◆ **Exercise objective**
The line containing "新護理師捷徑(一)護理行政(17版)" marks the start of the required copy, which runs to the final line of the entries; return those lines exactly, without any pictures.
---------- Provided records ----------
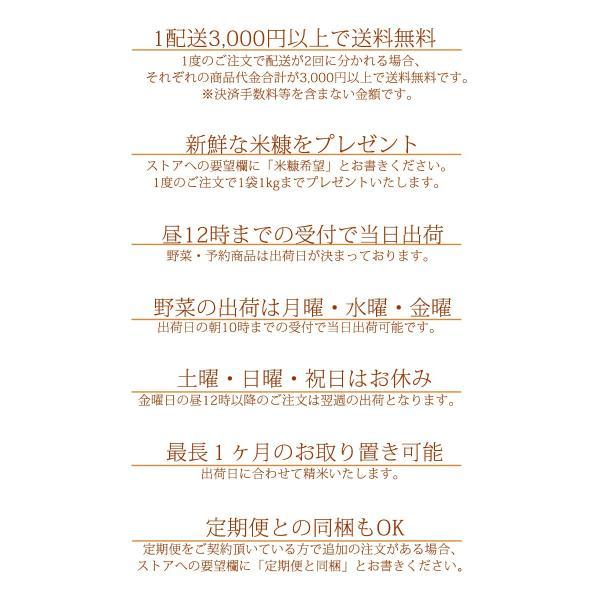 金のいぶき 2.5kg 米 29年 玄米 宮城 登米  特別栽培米 農薬・化学肥料不使用 食事を完成させるお米|tomerice|06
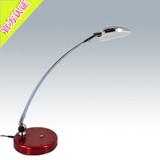 LED  desk lamp,reading light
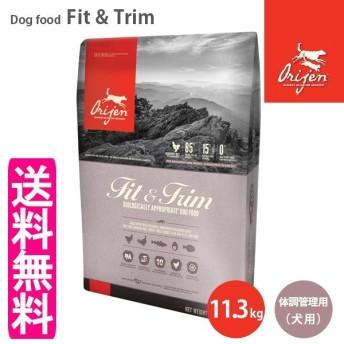 ORIJEN オリジン フィット&トリム ドッグフード 11.3kg 成犬用 全年齢 ドライフード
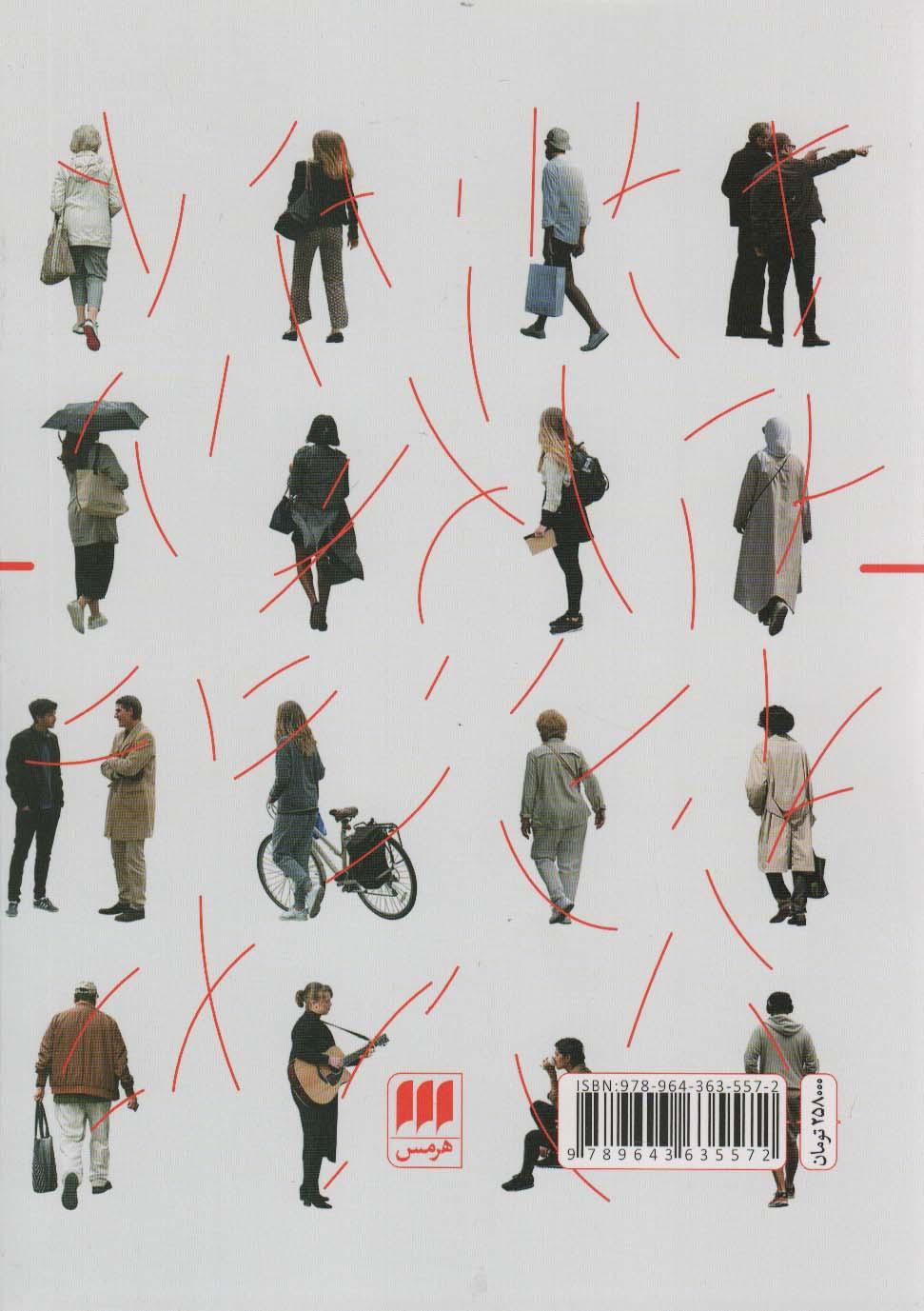 هنر شناخت مردم (چگونه می توان دیگران را سریع ارزیابی کرد و به زبان خودشان با آنان سخن گفت)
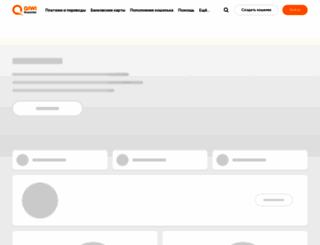 m.qiwi.ru screenshot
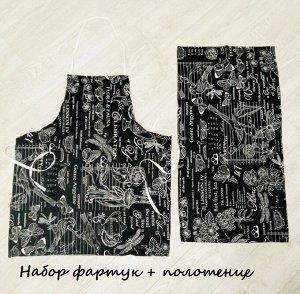 """Набор: фартук+полотенце дизайн """"Принт""""цвет черный"""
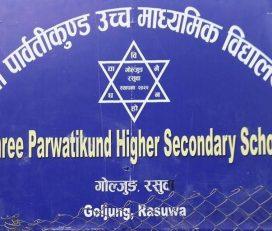 Parwatikunda Secondary School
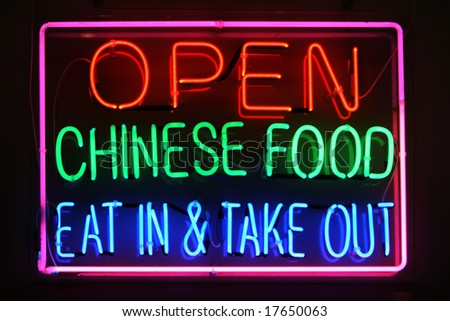 neon sign for chinese food,saying open ...... - stock photo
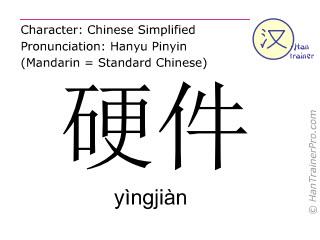 Chinesische Schriftzeichen  ( yingjian / yìngjiàn ) mit Aussprache (Deutsche Bedeutung: Hardware )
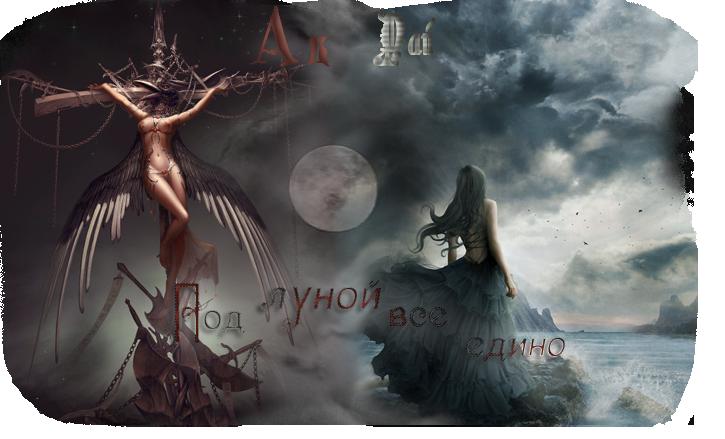 http://forumupload.ru/uploads/000e/bc/1f/52602-3-f.png
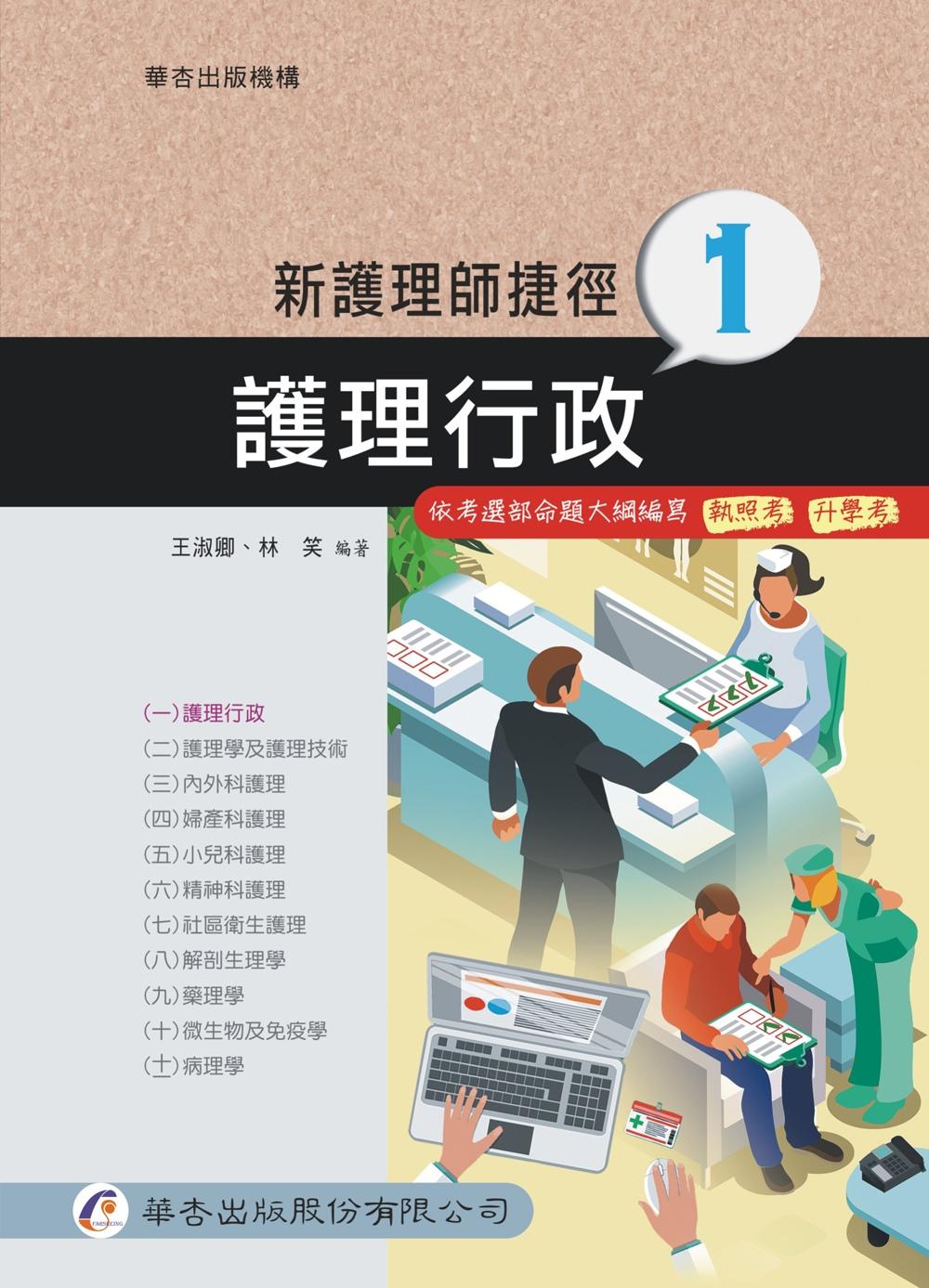 新護理師捷徑(一)護理行政(17版)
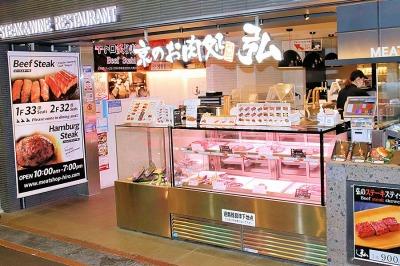 京のお肉処 弘 錦・「史上最強の一等買い」の京都の黒毛和牛専門店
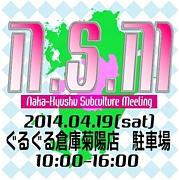 中九州サブカルミーティング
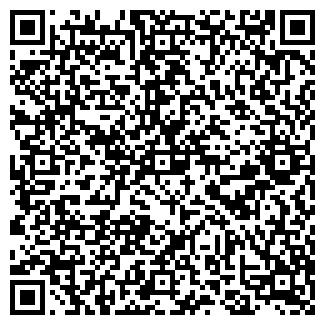 QR-код с контактной информацией организации ЧИТИНКА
----------
◆ **Result of the exercise**
 新護理師捷徑(一)護理行政(17版)
 京のお肉処 弘 錦・「史上最強の一等買い」の京都の黒毛和牛専門店
 中九州サブカルミーティング
 QR-код с контактной информацией организации ЧИТИНКА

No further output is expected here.